I found my very own High-Quality (…lol ”quality”) pic of Trash Fire Jesus Luke, so does this mean I give myself a 1K fic of my choosing? Does someone else write it for me? I don’t know what any of these rules are please help me.
leupagus: #what a weird old man #what a weird old face #weird nose #weird eyes #weird skunk beard #I am so violently into it guys #rock me trash fire jesus #I just want a 100k fic about TFA-style Mara Jade #played by Octavia Spencer #being like undercover as the space pirate who brings that weird old hermit dude supplies once a month #and one day she rolls up and Luke and Rey are playing Force Tennis or whatever and is like ‘okay here’s the deal' #‘I am super dupes supposed to kill you but the thing is that there’s a bunch of First Order dickwads coming' #‘and they’re going to murder you WAY WORSE AND MEANER than I was planning #‘so come with me if you want to live marginally longer than you were gonna live anyway' #and Luke and Rey and Mara all have a galactic space adventure #I’m just saying #anyway yeah this is all really good for me in the sense of being perfectly awful for me #I am so sexually miserable right now #oh my god robot hand me on it
Update: NOBODY’S EVEN OFFERED to write me fic, you are all bastards
THIS IS ONLY 500 WORDS BUT WHATEVER
“you remind me of someone on jakku,” says rey, the fourth night they’re huddled around luke skywalker’s cave fire in awkward silence.
something like a smile tugs at the corner of luke’s mouth. “i remind you of an old man on a desert planet?” he sighs and the smile is gone. “me too.”
rey’s learned that if she allows for luke’s mopey, vague insights, she loses track of the conversation. “some of the scavengers would group up. they didn’t have a home like me. they’d huddle around a fire they built in a composter bin and growl at anyone who came too close.”
the smile is definitely gone now. luke scowls at his fire. “i don’t growl.”
“the trash fire savior of the galaxy,” rey muses aloud.
the only break from the monotony of the sighing, lonely wind and the waves crashing against the rocks and r2d2’s rude comments about luke’s abode is when a ship zooms out of lightspeed, idles a few minutes, and leaves several units of mysterious packages lighter.
the first time the ship dropped off supplies after rey arrived, the pilot found rey and luke in a silent stare-off on the highest point of the cliff.
“oh, that’s new,” said the pilot, apparently referring to rey. “you lost? you need a lift off this rock? you here on purpose? oh god, you’re here on purpose.”
rey glanced at her out of curiosity and got force-pushed off the cliff for her troubles. she spent the next half-hour clinging to a rock and trying not to fall, and listening to the pilot telling luke he’s a weird old man while luke growled back.
“leia misses you,” rey tries once. luke stalks off to some secret cave she hasn’t found yet and doesn’t emerge for days. rey amuses herself by rearranging his living room cave. when he comes back it’s purple and green with flowers and seaweed. he doesn’t take the stuff down, so that’s a point to rey.

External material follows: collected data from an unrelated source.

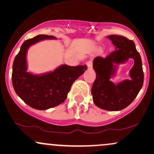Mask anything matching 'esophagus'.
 <instances>
[{"mask_svg":"<svg viewBox=\"0 0 154 154\" xmlns=\"http://www.w3.org/2000/svg\"><path fill=\"white\" fill-rule=\"evenodd\" d=\"M86 64H87L88 69H91L92 66H93V61H92V60H89V61L86 63Z\"/></svg>","mask_w":154,"mask_h":154,"instance_id":"34e87169","label":"esophagus"}]
</instances>
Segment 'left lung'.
Here are the masks:
<instances>
[{"instance_id": "left-lung-1", "label": "left lung", "mask_w": 154, "mask_h": 154, "mask_svg": "<svg viewBox=\"0 0 154 154\" xmlns=\"http://www.w3.org/2000/svg\"><path fill=\"white\" fill-rule=\"evenodd\" d=\"M115 46V50L106 57L97 56L93 60L96 78L91 93L95 105L107 111H120L128 107L136 98L143 87L144 75L142 61L132 40L125 37L111 35L107 36ZM129 58L134 60L130 71V80L114 84L110 78L115 75L116 66Z\"/></svg>"}]
</instances>
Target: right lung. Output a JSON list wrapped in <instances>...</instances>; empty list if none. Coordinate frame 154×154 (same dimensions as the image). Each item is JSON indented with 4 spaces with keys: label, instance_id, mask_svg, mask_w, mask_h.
<instances>
[{
    "label": "right lung",
    "instance_id": "obj_1",
    "mask_svg": "<svg viewBox=\"0 0 154 154\" xmlns=\"http://www.w3.org/2000/svg\"><path fill=\"white\" fill-rule=\"evenodd\" d=\"M47 39L56 38L39 35L25 40L16 56L12 67V84L16 93L24 103L38 110H46L63 103L73 82L87 69L86 65L71 66L63 64L54 72L43 75L28 72L27 50L33 44Z\"/></svg>",
    "mask_w": 154,
    "mask_h": 154
}]
</instances>
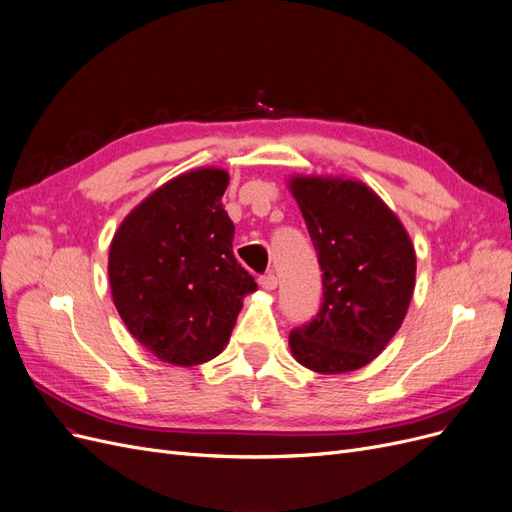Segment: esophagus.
<instances>
[{"mask_svg":"<svg viewBox=\"0 0 512 512\" xmlns=\"http://www.w3.org/2000/svg\"><path fill=\"white\" fill-rule=\"evenodd\" d=\"M259 287L266 291H274L278 287V278L274 274H263L259 276Z\"/></svg>","mask_w":512,"mask_h":512,"instance_id":"esophagus-1","label":"esophagus"}]
</instances>
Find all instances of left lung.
Instances as JSON below:
<instances>
[{
    "label": "left lung",
    "instance_id": "left-lung-1",
    "mask_svg": "<svg viewBox=\"0 0 512 512\" xmlns=\"http://www.w3.org/2000/svg\"><path fill=\"white\" fill-rule=\"evenodd\" d=\"M323 272V304L289 334L298 364L319 374L368 366L398 332L415 291L417 255L402 221L368 185L291 176Z\"/></svg>",
    "mask_w": 512,
    "mask_h": 512
}]
</instances>
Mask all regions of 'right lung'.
Here are the masks:
<instances>
[{"label":"right lung","instance_id":"right-lung-1","mask_svg":"<svg viewBox=\"0 0 512 512\" xmlns=\"http://www.w3.org/2000/svg\"><path fill=\"white\" fill-rule=\"evenodd\" d=\"M229 174H180L131 210L110 242L112 302L129 334L166 364L191 368L229 342L244 295L257 289L234 257L221 197Z\"/></svg>","mask_w":512,"mask_h":512}]
</instances>
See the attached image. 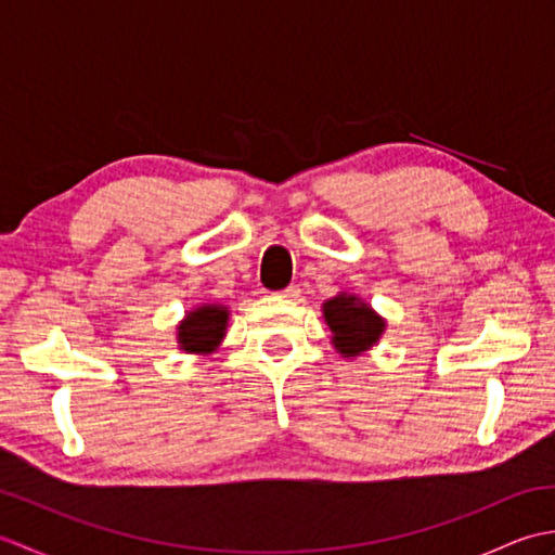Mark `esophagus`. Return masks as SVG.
Instances as JSON below:
<instances>
[{
	"instance_id": "34e87169",
	"label": "esophagus",
	"mask_w": 555,
	"mask_h": 555,
	"mask_svg": "<svg viewBox=\"0 0 555 555\" xmlns=\"http://www.w3.org/2000/svg\"><path fill=\"white\" fill-rule=\"evenodd\" d=\"M298 296H300L298 286H288L284 291H279V298H298Z\"/></svg>"
}]
</instances>
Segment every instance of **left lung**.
Returning a JSON list of instances; mask_svg holds the SVG:
<instances>
[{
	"mask_svg": "<svg viewBox=\"0 0 555 555\" xmlns=\"http://www.w3.org/2000/svg\"><path fill=\"white\" fill-rule=\"evenodd\" d=\"M324 320L334 334V346L344 358H356L379 340L384 320L356 296H338L324 302Z\"/></svg>",
	"mask_w": 555,
	"mask_h": 555,
	"instance_id": "8db88e82",
	"label": "left lung"
}]
</instances>
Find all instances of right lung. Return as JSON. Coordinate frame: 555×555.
I'll return each mask as SVG.
<instances>
[{"label":"right lung","instance_id":"1","mask_svg":"<svg viewBox=\"0 0 555 555\" xmlns=\"http://www.w3.org/2000/svg\"><path fill=\"white\" fill-rule=\"evenodd\" d=\"M229 310L221 305H203L185 317L179 326V344L188 352H209L219 346L227 332Z\"/></svg>","mask_w":555,"mask_h":555}]
</instances>
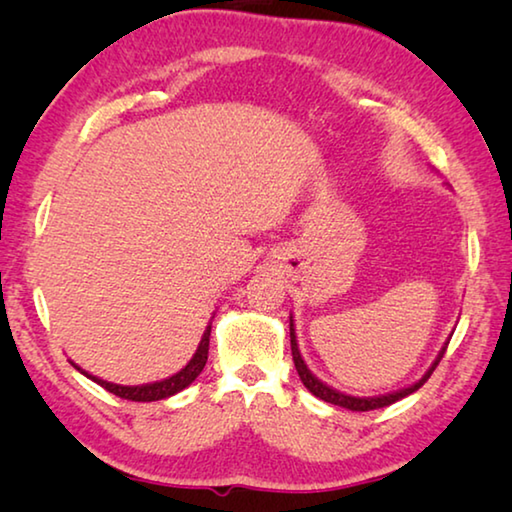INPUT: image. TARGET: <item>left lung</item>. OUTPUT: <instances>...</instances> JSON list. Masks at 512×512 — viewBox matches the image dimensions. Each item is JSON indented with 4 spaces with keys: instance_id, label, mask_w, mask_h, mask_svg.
Here are the masks:
<instances>
[{
    "instance_id": "obj_1",
    "label": "left lung",
    "mask_w": 512,
    "mask_h": 512,
    "mask_svg": "<svg viewBox=\"0 0 512 512\" xmlns=\"http://www.w3.org/2000/svg\"><path fill=\"white\" fill-rule=\"evenodd\" d=\"M289 334H291V354H293V363H296V370H298V375H300V381L307 386V391H309L311 395L320 397V400H323V402L343 406V409H350V411L384 409V406L395 404L397 400H402V397L415 393V391H418V388L424 384V381H427V379L431 377V372L436 370V366L440 363V359H443V354H445V350H447V343H445V348L440 350L438 359L431 363V368H429L427 372H424V377H422L420 381H415V384L409 386V388H402V391H397V393H388V395H379V397H352V395H345V393L334 391V388H329V386L323 384V381H320L318 377L311 375L309 368H307V363L302 361V357H300L298 341H296V327H293V316L289 318Z\"/></svg>"
}]
</instances>
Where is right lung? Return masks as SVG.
<instances>
[{
	"mask_svg": "<svg viewBox=\"0 0 512 512\" xmlns=\"http://www.w3.org/2000/svg\"><path fill=\"white\" fill-rule=\"evenodd\" d=\"M210 332H212V325H207L205 334L201 343H198V350L192 357V361L187 363V366L176 372V375H171L169 379H162V381H153V384H144V386H119V384H112V381H103L99 377L94 375H88V372L81 370L79 366H72L83 372L85 377L97 381V384L101 388H106L108 393L121 397V400H131V402H158V400H164V397H171L183 391V388H187L192 381L201 375V370L205 368L207 363V350H210Z\"/></svg>",
	"mask_w": 512,
	"mask_h": 512,
	"instance_id": "obj_1",
	"label": "right lung"
}]
</instances>
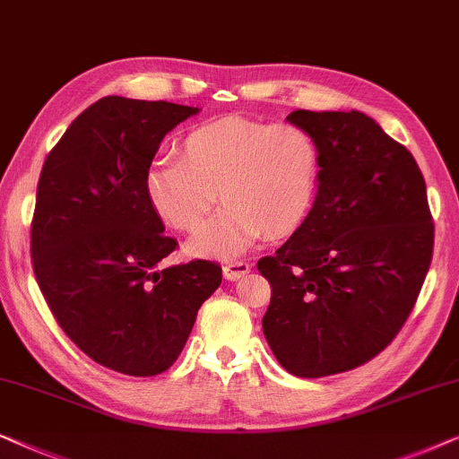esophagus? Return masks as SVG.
<instances>
[{"label": "esophagus", "instance_id": "1", "mask_svg": "<svg viewBox=\"0 0 459 459\" xmlns=\"http://www.w3.org/2000/svg\"><path fill=\"white\" fill-rule=\"evenodd\" d=\"M249 271H252V264H249V262H243V260L226 262V264L222 266L224 279H229V281H237V279H241L243 274H247Z\"/></svg>", "mask_w": 459, "mask_h": 459}]
</instances>
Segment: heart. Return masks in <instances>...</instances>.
Segmentation results:
<instances>
[{
	"mask_svg": "<svg viewBox=\"0 0 459 459\" xmlns=\"http://www.w3.org/2000/svg\"><path fill=\"white\" fill-rule=\"evenodd\" d=\"M182 159L159 157L144 172L146 199L159 218L182 233L205 222L218 199L224 207L186 243L199 258H235L266 235H291L308 216L319 182V146L296 124L222 117L188 130Z\"/></svg>",
	"mask_w": 459,
	"mask_h": 459,
	"instance_id": "b5f03b06",
	"label": "heart"
}]
</instances>
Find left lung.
Listing matches in <instances>:
<instances>
[{"instance_id": "1", "label": "left lung", "mask_w": 459, "mask_h": 459, "mask_svg": "<svg viewBox=\"0 0 459 459\" xmlns=\"http://www.w3.org/2000/svg\"><path fill=\"white\" fill-rule=\"evenodd\" d=\"M319 182L308 216L258 260L273 296L262 319L277 361L298 377L368 363L411 313L432 260L426 182L405 146L365 113L304 111Z\"/></svg>"}]
</instances>
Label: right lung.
Listing matches in <instances>:
<instances>
[{
    "mask_svg": "<svg viewBox=\"0 0 459 459\" xmlns=\"http://www.w3.org/2000/svg\"><path fill=\"white\" fill-rule=\"evenodd\" d=\"M199 111L105 96L66 127L41 168L30 224L39 290L65 333L119 374L172 368L222 281L207 260L159 268L176 239L144 193L161 140Z\"/></svg>",
    "mask_w": 459,
    "mask_h": 459,
    "instance_id": "1",
    "label": "right lung"
}]
</instances>
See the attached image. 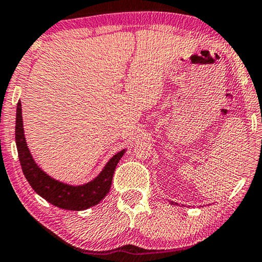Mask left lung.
Wrapping results in <instances>:
<instances>
[{"mask_svg": "<svg viewBox=\"0 0 262 262\" xmlns=\"http://www.w3.org/2000/svg\"><path fill=\"white\" fill-rule=\"evenodd\" d=\"M170 204H173V205H175V204H177V203H174V202H170ZM177 205H178V204H177Z\"/></svg>", "mask_w": 262, "mask_h": 262, "instance_id": "left-lung-1", "label": "left lung"}]
</instances>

the supplies ship shows up off schedule. rey’s up on top of it immediately. any excitement is better than solving the mystery of whether luke has actually bathed in the decade he’s been here.

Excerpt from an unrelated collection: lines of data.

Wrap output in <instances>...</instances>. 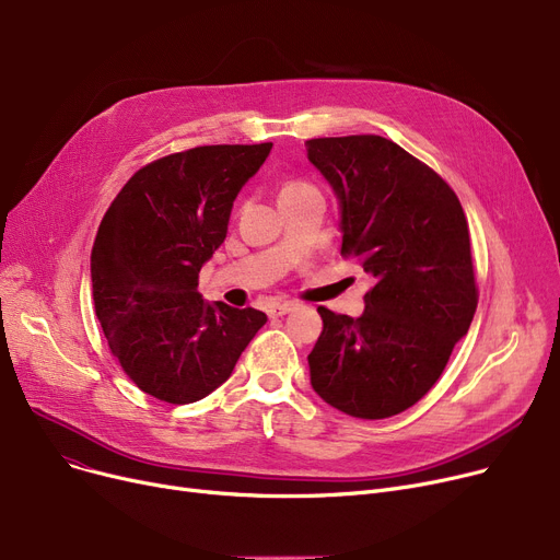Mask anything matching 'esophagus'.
Instances as JSON below:
<instances>
[{
    "label": "esophagus",
    "mask_w": 560,
    "mask_h": 560,
    "mask_svg": "<svg viewBox=\"0 0 560 560\" xmlns=\"http://www.w3.org/2000/svg\"><path fill=\"white\" fill-rule=\"evenodd\" d=\"M295 308H298L295 302H272V304L268 306V315H270V317H281V315H285V313H290V311H295Z\"/></svg>",
    "instance_id": "esophagus-1"
}]
</instances>
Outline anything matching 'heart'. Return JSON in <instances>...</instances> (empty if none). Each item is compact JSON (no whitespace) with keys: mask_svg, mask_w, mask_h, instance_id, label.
I'll return each mask as SVG.
<instances>
[{"mask_svg":"<svg viewBox=\"0 0 560 560\" xmlns=\"http://www.w3.org/2000/svg\"><path fill=\"white\" fill-rule=\"evenodd\" d=\"M304 188H313V186H308L306 182H288L281 188V195H290V192H298V190H304Z\"/></svg>","mask_w":560,"mask_h":560,"instance_id":"b5f03b06","label":"heart"}]
</instances>
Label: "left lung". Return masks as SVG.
<instances>
[{
    "label": "left lung",
    "instance_id": "1",
    "mask_svg": "<svg viewBox=\"0 0 560 560\" xmlns=\"http://www.w3.org/2000/svg\"><path fill=\"white\" fill-rule=\"evenodd\" d=\"M306 150L340 199V254L374 277L361 317L317 308L311 386L351 418H393L433 388L472 325L467 218L443 176L388 138H313Z\"/></svg>",
    "mask_w": 560,
    "mask_h": 560
}]
</instances>
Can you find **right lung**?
Listing matches in <instances>:
<instances>
[{
  "instance_id": "obj_1",
  "label": "right lung",
  "mask_w": 560,
  "mask_h": 560,
  "mask_svg": "<svg viewBox=\"0 0 560 560\" xmlns=\"http://www.w3.org/2000/svg\"><path fill=\"white\" fill-rule=\"evenodd\" d=\"M272 150L203 144L140 167L97 229L93 302L110 354L133 384L192 404L231 376L268 315L209 304L201 265L226 238L233 199Z\"/></svg>"
}]
</instances>
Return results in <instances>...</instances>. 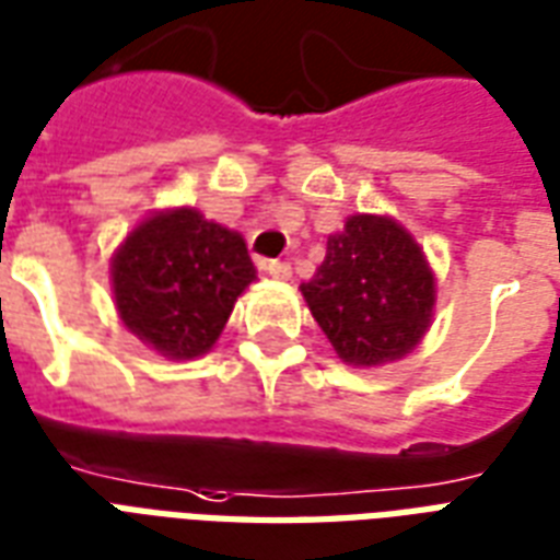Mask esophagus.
Wrapping results in <instances>:
<instances>
[{
  "instance_id": "esophagus-1",
  "label": "esophagus",
  "mask_w": 560,
  "mask_h": 560,
  "mask_svg": "<svg viewBox=\"0 0 560 560\" xmlns=\"http://www.w3.org/2000/svg\"><path fill=\"white\" fill-rule=\"evenodd\" d=\"M265 275L275 277V280H292V265L280 262V259H271V262H265Z\"/></svg>"
}]
</instances>
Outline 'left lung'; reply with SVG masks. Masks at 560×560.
<instances>
[{
	"label": "left lung",
	"instance_id": "obj_1",
	"mask_svg": "<svg viewBox=\"0 0 560 560\" xmlns=\"http://www.w3.org/2000/svg\"><path fill=\"white\" fill-rule=\"evenodd\" d=\"M301 295L339 360L372 369L422 342L436 289L422 247L395 218L351 215Z\"/></svg>",
	"mask_w": 560,
	"mask_h": 560
}]
</instances>
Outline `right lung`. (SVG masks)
I'll return each mask as SVG.
<instances>
[{
	"instance_id": "obj_1",
	"label": "right lung",
	"mask_w": 560,
	"mask_h": 560,
	"mask_svg": "<svg viewBox=\"0 0 560 560\" xmlns=\"http://www.w3.org/2000/svg\"><path fill=\"white\" fill-rule=\"evenodd\" d=\"M254 280L245 238L191 206L144 218L112 256L120 322L171 360L206 354Z\"/></svg>"
}]
</instances>
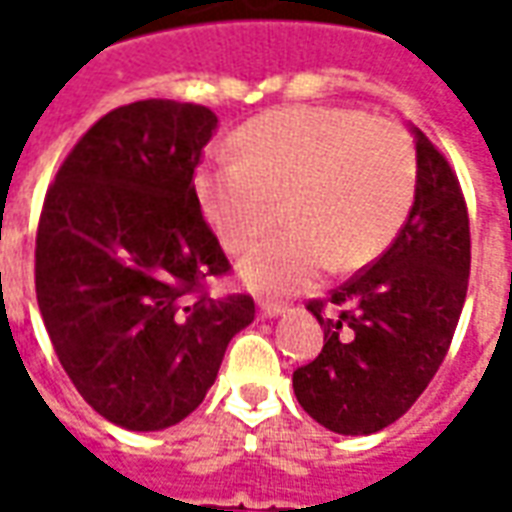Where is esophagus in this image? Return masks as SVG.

“get on the ship,” says the pilot. she says it to a shrub nearby, which turns out to be hiding luke. rey fumes. he hasn’t been hiding in secret caves after all.
“why should i?” he asks.
“because i said so, skywalker.”
before the conversation can get any more childish, the pilot takes a blaster out of her holster and aims it at luke.
rey waits for him to force-knock it out of the pilot’s hand, but he just quirks an eyebrow.
“oh no,” he says. “you’ve got me.”
“wait, what?” says rey. “are we really doing this?”
“the first order is coming to torture, maim, and kill both of you, kid,” says the pilot over her shoulder. “come with me if you want to live slightly longer than you would if you stayed. maybe even the same length of time, but in a lot less pain.”
luke shrugs and heads toward the ship’s open docking bay. he halts at the top of the ramp, raising his skeletal robot hand to beckon to rey. “come on, padawan.”
“this is super dumb,” says rey. predictably, no one listens to her.